I have a low end GPU which I bought for use as my system (Windows) display device. I’m using it for CUDA development work, for what I hope will be a high performing application. Before I invest in a more powerful GPU and look for development partners, I’d like to have some confidence that my code is capable of running at near 100% of the compute capacity of the ultimate target device.
If any of you think this is a fool’s errand, please tell me.
Otherwise, I want to get some reasonable timings of the kernel code on my present device. The kernel is predominantly compute bound and does little communication with the host. Ideally, the clock() interval should be the exactly the same for the same code most of the time.
However, when the times get up to 200 or more cycles, the actual interval samples are so far spread out that I cannot tell how long the code actually takes when nothing is interfering with it.
My device has only a single Kepler SMX, and it is being used for all the system display functions.
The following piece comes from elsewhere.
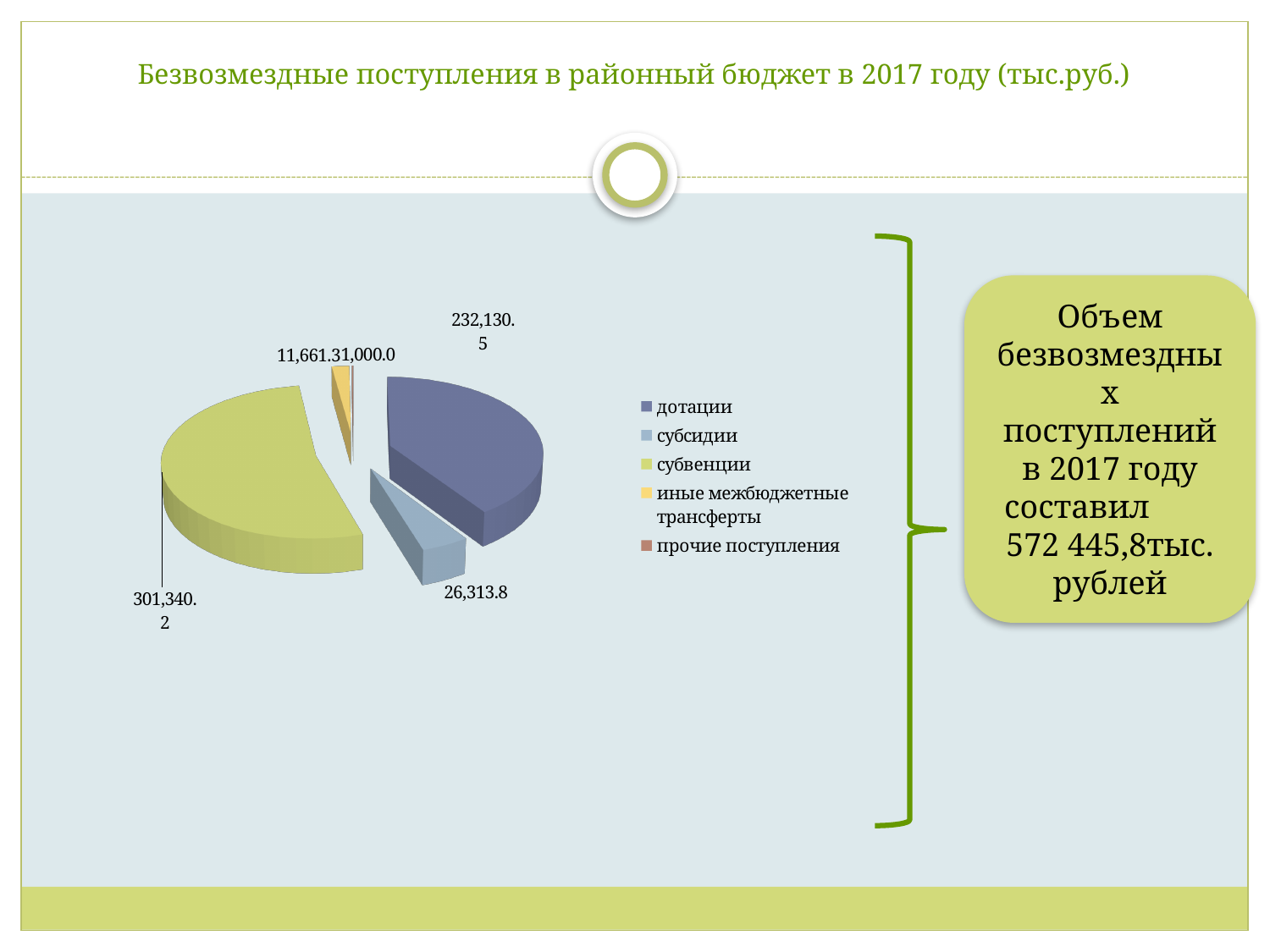
Which is larger, дотации or субсидии? дотации According to the text box, what was the total volume of безвозмездные поступления in 2017? 572 445,8 тыс. рублей What is the difference between дотации and субсидии? 205,816.7 What is the value for дотации in the pie chart? 232,130.5 How many categories does the legend of the pie chart list? 5 What is the title of the slide containing the pie chart? Безвозмездные поступления в районный бюджет в 2017 году (тыс.руб.) What is the value for субвенции in the pie chart? 301,340.2 Which category has the largest slice in the pie chart? субвенции What is the value for субсидии in the pie chart? 26,313.8 What kind of chart is shown on the slide? pie chart What colour represents субвенции in the pie chart legend? green What is the difference between субвенции and дотации? 69,209.7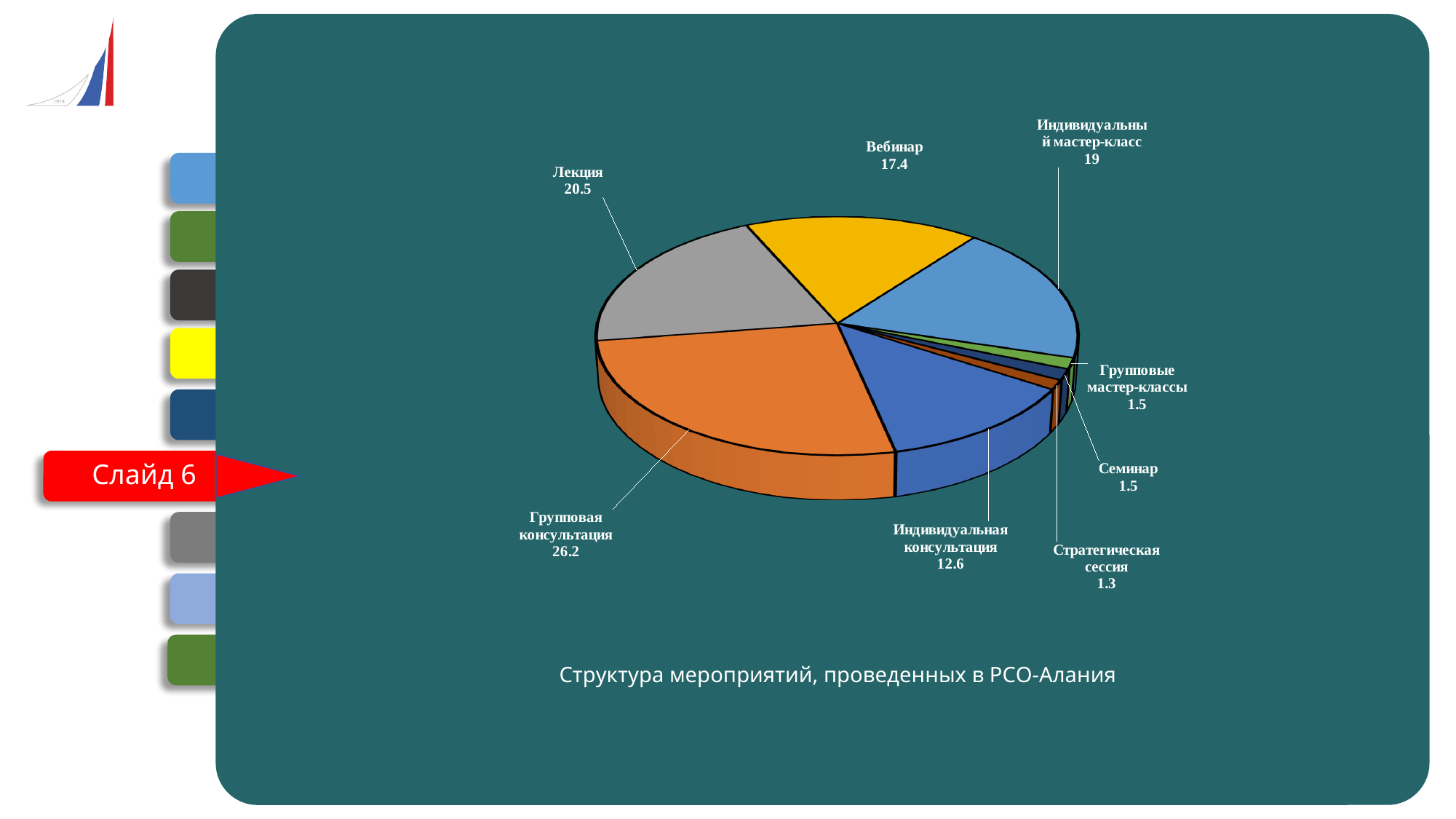
Which category has the largest slice of the pie? Групповая консультация What kind of chart is shown on the slide? Pie chart What value is shown for Групповая консультация? 26.2 How many categories are shown in the pie chart? 8 What is the difference between the values for Индивидуальный мастер-класс and Индивидуальная консультация? 6.4 What is the title of the chart? Структура мероприятий, проведенных в РСО-Алания What is the difference between the values for Групповая консультация and Лекция? 5.7 Which category has the smallest slice of the pie? Стратегическая сессия Which is larger, the value for Лекция or the value for Вебинар? Лекция What value is shown for Вебинар? 17.4 What value is shown for Стратегическая сессия? 1.3 What value is shown for Индивидуальный мастер-класс? 19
I would like to reserve half of the SMX for my kernel, which is 96 of the CUDA cores and two warp schedulers. If the second warp scheduler can be kept idle, and the first one running nothing but my kernel, then supposedly it should run the same speed all (or almost all) of the time. Then my clock intervals would be a lot more useful to me.
My device does indeed support priorities, with levels 0 and -1. Do you think this would help my kernel get more processing cycles. And what functions could I call to control the warp schedulers? Is it possible to write a second kernel for the second scheduler that will not interfere with instruction dispatch by the first scheduler – if so, then I might assign both of these kernels to the same pair of schedulers and reserve them.
You don’t have the ability to individually control warp schedulers, or split up a SMX the way you are suggesting. Priorities don’t allow you to arbitrate between CUDA and graphics.
If you want to reserve a device for CUDA, and in general my recommendation for CUDA work, I would switch to linux.
I would recommend getting a more powerful device dedicated to CUDA as soon as possible, and devote your existing card to driving the display.
My experience when I started with CUDA a while ago was that the scaling did not work out as I anticipated, and I had to rework large parts of my code.
CUDA has become more forgiving to non-optimal code since, and easier to use in general. So my experience may not directly translate to contemporary CUDA versions and GPUs, where even low-end devices are much more powerful now. But I’d believe it still makes a difference, and timing code on a WDDM device also driving the display is so hard I wouldn’t even try.
On Windows you’d want a card you can put into TCC mode (Tesla, or apparently (some?) Titans which you’ll now have to buy second hand).